• _DAFTAR KEGIATAN_:
[a] Dalam kutipan tentang kunang-kunang, apa pendapat Mbah Winar tentang kunang-kunang?
[b] Tolong ulangi tanpa perubahan bagian kutipan tentang kunang-kunang dari "Beliau juga mengaku" sampai "juga tidak percaya.".

Berbeda dengan pendapat Pak Sarjono ini, sebagai informan kedua ialah mbah Winar (70), yang kala itu sedang asik memperhatikan bebek gembalaannya sedang berburu makanan. Ketika saya datang menghampiri, Mbah Winar membenahi capingnya seraya tersenyum menunjukkan wajah bersahabat. Beliau berpendapat bahwa kunang-kunang ialah kembange jagat (bunga keindahan alam).

Beliau juga mengaku bersama teman-teman di masa kecilnya suka bermain memanfaatkan binatang kunang-kunang. ”Waktu kecil dulu, di mana masih belum ada listrik, saya bersama teman-teman sering memasukkan kunang-kunang ke dalam gendhul (botol) sebagai penerangan untuk mencari jangkrik,” katanya.

Sebetulnya Mbah Winar sendiri memiliki anggapan bahwa kunang-kunang berasal dari kuku orang mati itu berdasarkan kasunyatan (kenyataan) dari sucinya perkataan orang-orang jaman dulu. Akan tetapi menurutnya kita boleh percaya atau boleh juga tidak percaya.

”Orang-orang dulu itu kan sakti-sakti, to? Boleh jadi ucapannya bisa benar. Lha kalau di zaman sekarang kan orang-orangnya sudah tidak bersih lagi. Lihat saja orang-orang pemerintahan kita itu, senang melakukan kebohongan, iya to? Zaman sekarang banyak manusia korup, mas.” Katanya dengan wajah polos tanpa beban. Mbah Winar seakan ingin berkata kepada kita bahwa soal cerita warisan orang tua itu boleh saja percaya atau tidak, tetapi jangan melupakan pesan yang terkandung di sebalik ceritanya.

Satu lagi informan ketiga bernama Mbah Yoso Utomo (67). Beliau mengaku tidak tahu-menahu tentang perkara ini. Namun yang unik dalam pendapat Mbah Yoso di sini ialah keberadaan binatang kunang-kunang, atau bahkan binatang lain, sekarang tidak sebanyak dulu. Menurutnya pertumbuhan binatang yang ada di alam itu bisa dikatakan menyurut. Karena ulah manusia yang suka memburu, dan membasmi dengan racun kimia.

• _DATA YANG DIBERIKAN_:
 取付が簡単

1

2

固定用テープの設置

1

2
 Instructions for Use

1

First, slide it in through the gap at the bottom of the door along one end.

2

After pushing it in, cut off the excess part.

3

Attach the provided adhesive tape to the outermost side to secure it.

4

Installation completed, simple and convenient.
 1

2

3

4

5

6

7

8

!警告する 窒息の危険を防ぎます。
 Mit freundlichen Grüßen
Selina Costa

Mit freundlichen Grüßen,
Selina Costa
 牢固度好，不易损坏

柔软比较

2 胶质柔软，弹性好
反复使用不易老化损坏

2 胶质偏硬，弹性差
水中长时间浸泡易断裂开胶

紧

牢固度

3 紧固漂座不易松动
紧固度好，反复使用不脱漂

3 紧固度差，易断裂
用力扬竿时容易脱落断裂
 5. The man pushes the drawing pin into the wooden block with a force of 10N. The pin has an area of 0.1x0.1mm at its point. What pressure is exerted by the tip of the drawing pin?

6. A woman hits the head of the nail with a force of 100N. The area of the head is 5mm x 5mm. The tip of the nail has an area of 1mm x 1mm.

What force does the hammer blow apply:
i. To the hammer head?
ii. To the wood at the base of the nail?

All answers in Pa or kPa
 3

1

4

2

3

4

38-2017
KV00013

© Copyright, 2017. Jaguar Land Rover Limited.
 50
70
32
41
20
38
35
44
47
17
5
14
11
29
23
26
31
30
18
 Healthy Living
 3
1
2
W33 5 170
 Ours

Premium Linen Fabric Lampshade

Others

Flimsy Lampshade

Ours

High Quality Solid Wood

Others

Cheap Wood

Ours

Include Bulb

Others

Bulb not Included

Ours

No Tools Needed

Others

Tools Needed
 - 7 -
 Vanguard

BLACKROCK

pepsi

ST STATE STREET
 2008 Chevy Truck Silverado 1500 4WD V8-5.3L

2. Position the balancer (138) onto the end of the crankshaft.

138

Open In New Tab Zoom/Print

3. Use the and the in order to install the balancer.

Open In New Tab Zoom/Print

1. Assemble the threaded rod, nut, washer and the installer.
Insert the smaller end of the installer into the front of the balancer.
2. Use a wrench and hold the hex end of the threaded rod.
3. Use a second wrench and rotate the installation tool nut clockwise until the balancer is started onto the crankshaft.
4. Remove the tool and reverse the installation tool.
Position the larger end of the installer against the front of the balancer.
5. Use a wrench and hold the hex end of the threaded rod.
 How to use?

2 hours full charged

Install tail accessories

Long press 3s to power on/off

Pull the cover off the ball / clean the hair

• _JAWABAN YANG DIBERIKAN_:
[a] Kunang-kunang adalah kembange jagat, yaitu bunga keindahan alam.

[b]
Beliau juga mengaku bersama teman-teman di masa kecilnya suka bermain memanfaatkan binatang kunang-kunang. ”Waktu kecil dulu, di mana masih belum ada listrik, saya bersama teman-teman sering memasukkan kunang-kunang ke dalam gendhul (botol) sebagai penerangan untuk mencari jangkrik,” katanya.

Sebetulnya Mbah Winar sendiri memiliki anggapan bahwa kunang-kunang berasal dari kuku orang mati itu berdasarkan kasunyatan (kenyataan) dari sucinya perkataan orang-orang jaman dulu. Akan tetapi menurutnya kita boleh percaya atau boleh juga tidak percaya.